Une équipe de chercheurs américains a découvert qu’une technique destinée à augmenter la performance des éoliennes onshore permettait en même temps de réduire le bruit qu’elles génèrent.

Les contraintes liées à l’urbanisme et la raréfaction des sites propres au développement éolien imposent aux développeurs de projets de maximiser l’espace disponible. Il est dès lors tentant de réduire au maximum l’inter-distance entre les éoliennes d’un parc, quitte à subir certaines pertes de production, plutôt que d’éloigner les éoliennes les unes des autres, dans le but de ne souffrir aucune perte par effet de sillage.

Lorsqu’une éolienne est en rotation, le vent crée en aval du rotor une zone de turbulences, dans laquelle le vent faiblit et voit son potentiel énergétique décroître, entraînant ainsi une perte de production pour les éoliennes alignées dans son sillage. Lorsque la direction du vent coïncide avec l’alignement des éoliennes, les pertes de production peuvent atteindre 40%. C’est ce qu’on appelle donc « l’effet de sillage« .

**Enregistrements fournis**.
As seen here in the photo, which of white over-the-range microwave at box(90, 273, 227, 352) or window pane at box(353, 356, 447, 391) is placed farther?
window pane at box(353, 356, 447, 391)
==
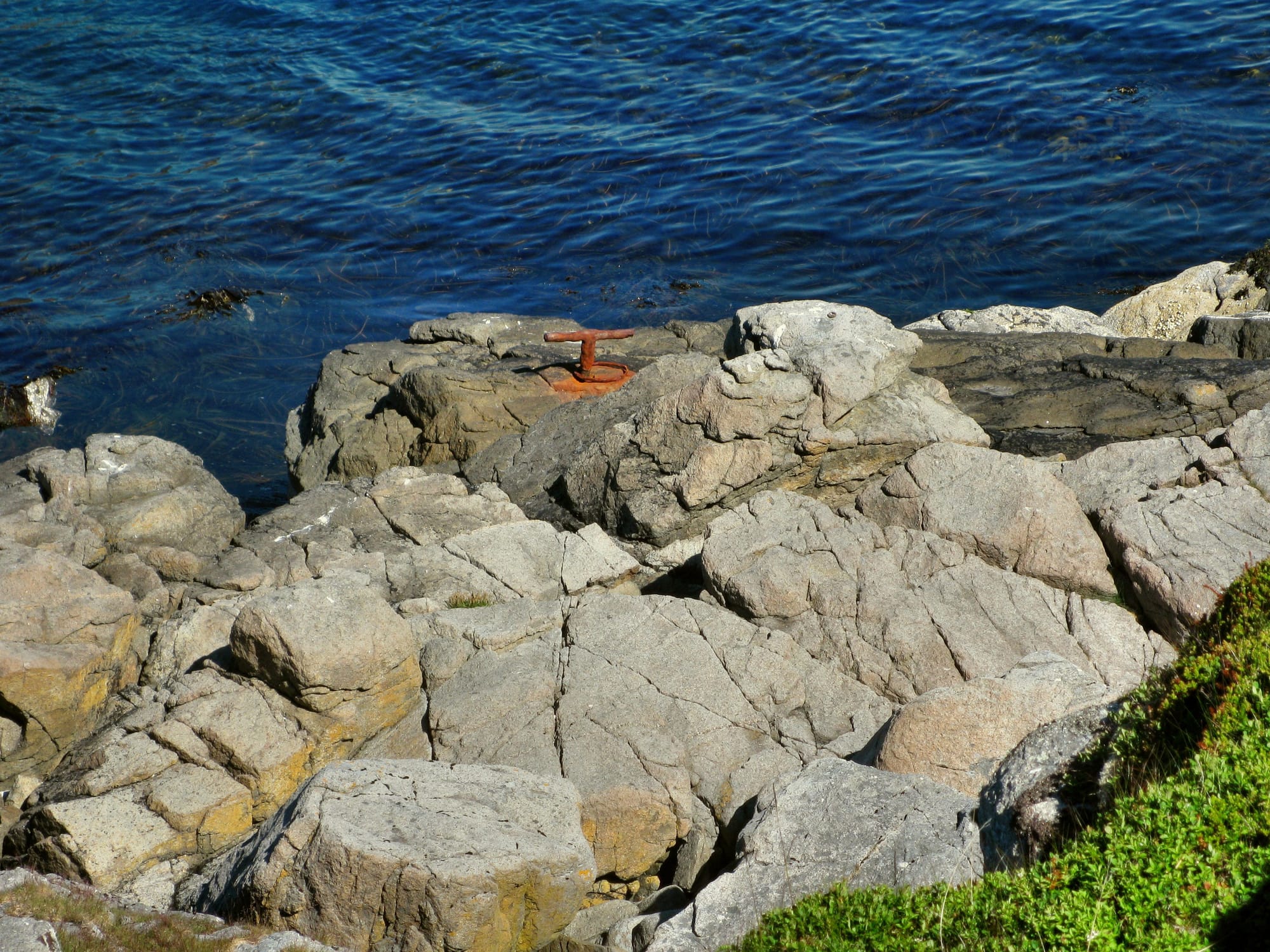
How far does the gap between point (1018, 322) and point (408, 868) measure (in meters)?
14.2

**Exercices proposés**.
1 > Résumez plus brièvement le paragraphe de l'extrait sur les éoliennes qui commence par « Lorsqu’une éolienne est en rotation », en conservant ses informations essentielles.
2 > Poursuivez l'extrait sur les éoliennes à partir de sa dernière phrase.
Les enregistrements n'ont aucun rapport avec l'extrait sur les éoliennes.

**Réponses attendues**.
1 > Une éolienne en rotation crée derrière son rotor une zone de turbulences où le vent faiblit et perd de son potentiel énergétique. Les éoliennes placées dans ce sillage produisent donc moins. Quand le vent souffle dans l'axe de l'alignement des éoliennes, ces pertes peuvent atteindre 40 %. C'est l'« effet de sillage ».

2 >
C’est la raison pour laquelle, en mai 2019, une équipe de chercheurs de l’université Stanford en Californie a mis au point la technique du « wake steering » (que l’on pourrait traduire par « orientation du sillage »), désormais connue des opérateurs de parcs éoliens et des fabricants de turbines.

Cette technique consiste à faire légèrement pivoter les rotors des éoliennes se trouvant en amont du vent, de sorte que l’axe de leurs pales ne s’aligne pas parfaitement avec l’axe du vent, réduisant ainsi l’effet de sillage sur les éoliennes situées en aval.
En décalant l’axe des rotors – c’est-à-dire en les faisant légèrement dévier par rapport à l’axe du vent – les opérateurs de parcs éoliens déplacent l’effet de sillage. Les chercheurs américains ont constaté que s’ils réduisaient de ce fait les performances des turbines en amont, ils augmentaient par ailleurs de manière significative la production globale du parc entier.

Selon les tests effectués sur un parc opérationnel en Alberta (Canada), les gains de production, pour l’ensemble du parc, s’échelonnaient entre 7 et 13%, pour des vitesses de vent proches de la moyenne des vents observés sur le site. Et entre 28 et 47% pour des vitesses de vent plus faibles, soufflant dans les mêmes directions.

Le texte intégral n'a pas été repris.